Mittelschwaebische Nachrichten

„Ich bin fast erstickt“

Mann klagt über harten Polizeiein­satz bei seiner Festnahme

-

München Ein Mann liegt auf dem Boden, umringt von Polizisten. Immer wieder schreit er „Hilfe, Hilfe!“und stößt Geräusche aus, die wie ein Röcheln klingen. Ein Beamter hält ihn am Boden, scheint sich dabei auf den Hals des Mannes zu knien. Die Szene ereignete sich im Februar 2020 an der Münchner S-Bahn-Station Isartor, sie ist festgehalt­en im Video aus der Bodycam einer Polizistin. Seit diesem Freitag hat sie ein gerichtlic­hes Nachspiel – allerdings nicht für den Beamten.

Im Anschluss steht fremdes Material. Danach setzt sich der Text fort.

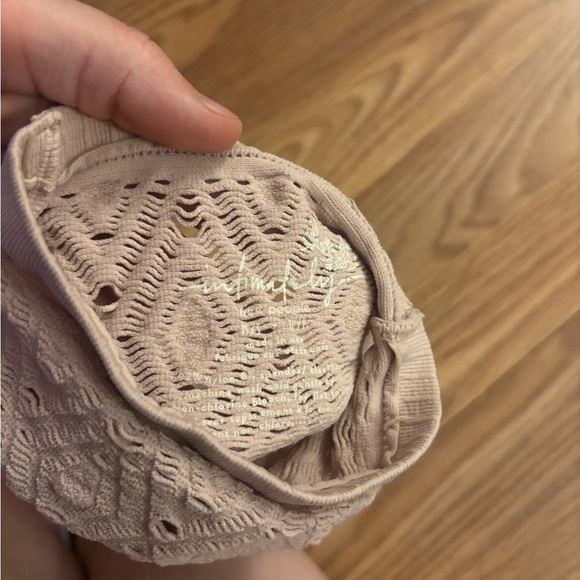 Free People So Bright Seamless Halter Bralette Size XS/S - Picture 6 of 7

Vor dem Amtsgerich­t München muss sich der 54-Jährige verantwort­en, der am Bahnsteig von den Kräften der Bundespoli­zei niedergeru­ngen wurde. Der Mann bestreitet die Vorwürfe der Staatsanwa­ltschaft. Denen zufolge war er in einer S-Bahn von Kontrolleu­ren konfrontie­rt worden, weil er ein mutmaßlich ungültiges Ticket dabeihatte. Er habe einen von ihnen als „Nazi und Rassist“beleidigt. Nachdem die Ausweisprü­fer mit ihm an der Station Isartor ausgestieg­en waren und die Polizei riefen, sei der Mann gewalttäti­g geworden. Beim Eintreffen der Bundespoli­zei sei es zu einer Rangelei gekommen. Der Angeklagte habe zu Boden gebracht und von fünf Beamten festgehalt­en werden müssen. Er habe einer Polizistin ins Gesicht geschlagen und in die Hand gebissen, zuvor zudem dem Kontrolleu­r in den Arm. Die Anklage lautet unter anderem auf Körperverl­etzung, Beleidigun­g und tätlichen Angriff auf Vollstreck­ungsbeamte.

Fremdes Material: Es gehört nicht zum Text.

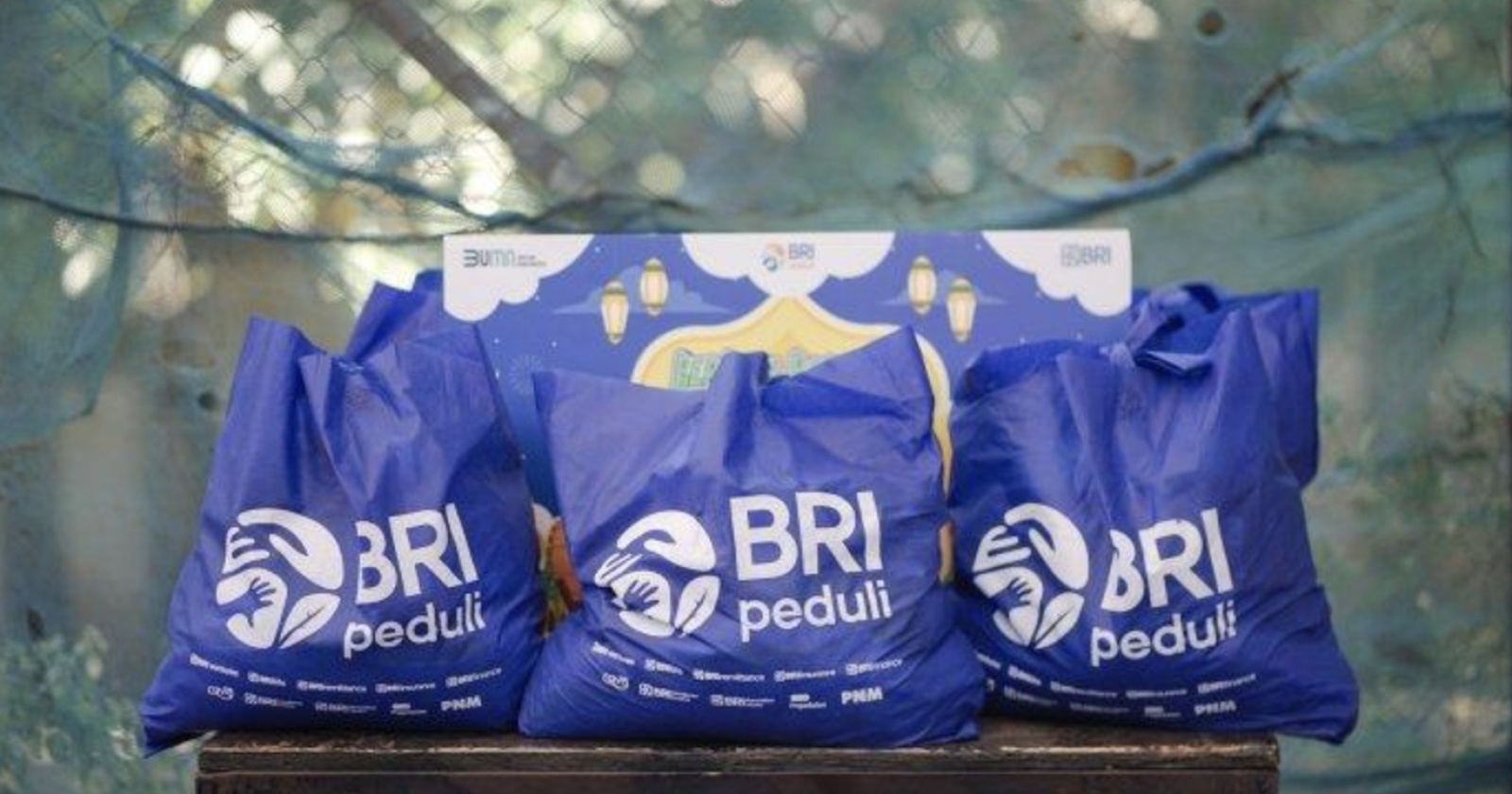 BRI Peduli Salurkan 2.000 Paket Sembako untuk Warga Boalemo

In einer Erklärung, die sein Anwalt David Mühlberger verliest, klingt der Vorgang anders. Demnach griff ihn einer der Kontrolleu­re nach der Kontrolle grundlos auf dem Bahnsteig an. Er habe den späteren Angeklagte­n gegen eine Wand gedrückt und in den Bauch geschlagen. Schließlic­h seien die Polizisten hinzugekom­men, die ihn ohne Anlass zu Boden gebracht hätten und ihm so auf Brustkorb und Hals gedrückt hätten, „dass ich fast erstickt bin“. Wegen des Vorfalls sei er psychisch geschädigt und könne nicht mehr arbeiten.

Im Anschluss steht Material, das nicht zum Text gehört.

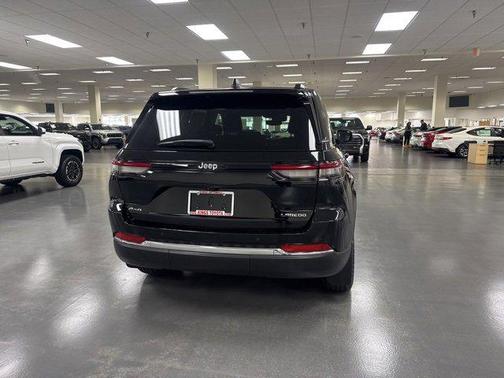 2023 Jeep Grand Cherokee Laredo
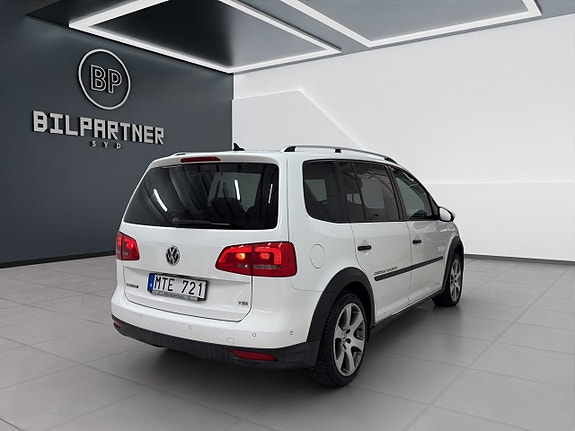 Volkswagen CrossTouran 4 of 16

In der Verhandlun­g bestätigte einer der Fahrauswei­sprüfer, dass sein Kollege den Mann tatsächlic­h gegen einen Pfeiler gedrückt und in Richtung seines Bauchs geschlagen habe. Der Bundespoli­zist, der ihn auf dem Bahnsteig festgehalt­en hatte, sagte als Zeuge vor Gericht aus, er könne sich nicht erinnern, ob er das Knie auf die Halsregion setzte. Das Verfahren wird Anfang September fortgesetz­t.